Medical technology relies on FAULHABER not only in robot-supported procedures. For example, drive systems are used in implantable heart pumps, surgical hand tools, in ophthalmology, in cosmetics and in medical imaging and image processing.
An air of quiet concentration prevails in the operating room. The team prepares the patient for the operation. But the first incision is performed not but a doctor, but by a robot. The surgeon sits focused in front of his surgical console and uses the joysticks to control the robot arms that are used for the procedure performed at the operating room table. Even after a 24-hour shift, the robot cuts absolutely precisely and smoothly. The camera, which is important above all for minimally invasive operations, provides optimally prepared images absolutely free of vibrations. On the 3D monitor, the doctor can see exactly what is happening in the patient's abdomen. Instead of the conventional 2D view, which is often very limited, he can see every detail on the 3D monitor. In addition, the slim, high-tech arms offer considerably more freedom of movement when cutting, repairing or suturing compared to standard procedures. Because the body of the patient is precisely measured prior to every operation, the computer can create a 3D image of the surgical area. By converting the entries made by the surgeon on the PC, incisions in the range of a tenth of a millimetre are possible, something that simply cannot be achieved purely by hand. With the help of a computer, the robot is able to check at all times whether the doctor is operating where it is necessary. In case of doubt, the system can stop the doctor and thereby prevent potential medical errors.

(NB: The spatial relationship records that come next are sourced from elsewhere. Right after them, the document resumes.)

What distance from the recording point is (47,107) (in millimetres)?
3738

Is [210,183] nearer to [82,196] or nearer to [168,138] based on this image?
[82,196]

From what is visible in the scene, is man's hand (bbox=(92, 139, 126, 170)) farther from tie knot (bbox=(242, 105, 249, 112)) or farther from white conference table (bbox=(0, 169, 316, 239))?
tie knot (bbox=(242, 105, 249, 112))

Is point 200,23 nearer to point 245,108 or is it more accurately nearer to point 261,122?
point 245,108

There is nearly no medical procedure in which a robot-supported operation would not be possible. Already today, more than 70 companies offer systems for a wide range of procedures. For example, procedures on the spinal column, the knee, the hips, in the abdomen, in neurosurgery, in the ear, nose and throat area, during biopsies, in gynaecology and urology or even in operations on the heart or in the eye. The technology is even used in hair transplants. The devices used in the operating room have different designs depending on their purpose. The bandwidth ranges from very voluminous, multi-armed systems to systems that are no larger than a beverage can. While the former is used for complex procedures, the latter system is used simply to accurately hold the instruments at the desired position.
The patient is aware of nothing that happens in the operating room. The anaesthesia works. An anaesthetist closely monitors the vital functions. She can rely on FAULHABER for the artificial ventilation. Operating in the turbine unit of the ventilator that is integrated in the anaesthesia system is a brushless, high-speed DC-micromotor with a diameter of just 24 mm. Not only is the motor extremely fast and quiet over the entire speed range but also extremely dynamic. This enables very natural ventilation. Adults, children and newborns can all thereby be ventilated adequately and as naturally as possible throughout the entire anaesthesia. In addition, the turbine-based ventilation allows the patients to breathe freely (spontaneous breathing) at all times.

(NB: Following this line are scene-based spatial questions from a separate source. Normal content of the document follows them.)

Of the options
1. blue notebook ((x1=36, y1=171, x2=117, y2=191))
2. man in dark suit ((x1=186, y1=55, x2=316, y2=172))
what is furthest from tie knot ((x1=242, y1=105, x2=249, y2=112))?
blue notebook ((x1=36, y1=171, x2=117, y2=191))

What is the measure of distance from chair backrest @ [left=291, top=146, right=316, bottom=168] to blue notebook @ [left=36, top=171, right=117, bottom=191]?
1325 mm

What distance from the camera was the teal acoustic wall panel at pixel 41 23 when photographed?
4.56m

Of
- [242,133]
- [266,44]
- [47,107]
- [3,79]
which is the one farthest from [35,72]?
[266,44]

Because robot-supported operations are being performed in an increasing number of disciplines, the need for drive systems is growing as well, such as for the positioning of robot arms. Highly dynamic systems that deliver the full speed in the shortest possible time are needed here. Thanks to their ironless winding technology and flat speed-torque curves, FAULHABER Drive Systems have all the necessary properties, such as exact positioning and speed control. High-performance motor families such as the FAULHABER BX4 or BP4 and the new BXT series, complemented by the extensive range of gearheads, optical, magnetic or absolute encoders as well as Speed and Motion Controllers, are ideally suited for demanding robotics applications not only in medicine but in many other areas as well.

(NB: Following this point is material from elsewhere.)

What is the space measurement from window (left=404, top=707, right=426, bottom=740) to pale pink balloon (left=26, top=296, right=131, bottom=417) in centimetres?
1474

Robot-supported operations are not just a futuristic vision but are daily routine in many operating rooms around the world today. Even though a telemedical operation has already been performed – where the doctor sat at a monitor in the USA and operated on a patient in France – in practice, it generally looks like this: robot and computer serve as assistants to the people on-site in the operating room. Years of medical experience cannot simply be converted into a programming language. But surgeries can be made safer through the use of robots. And FAULHABER will play an important role. As well as outside as inside the patient.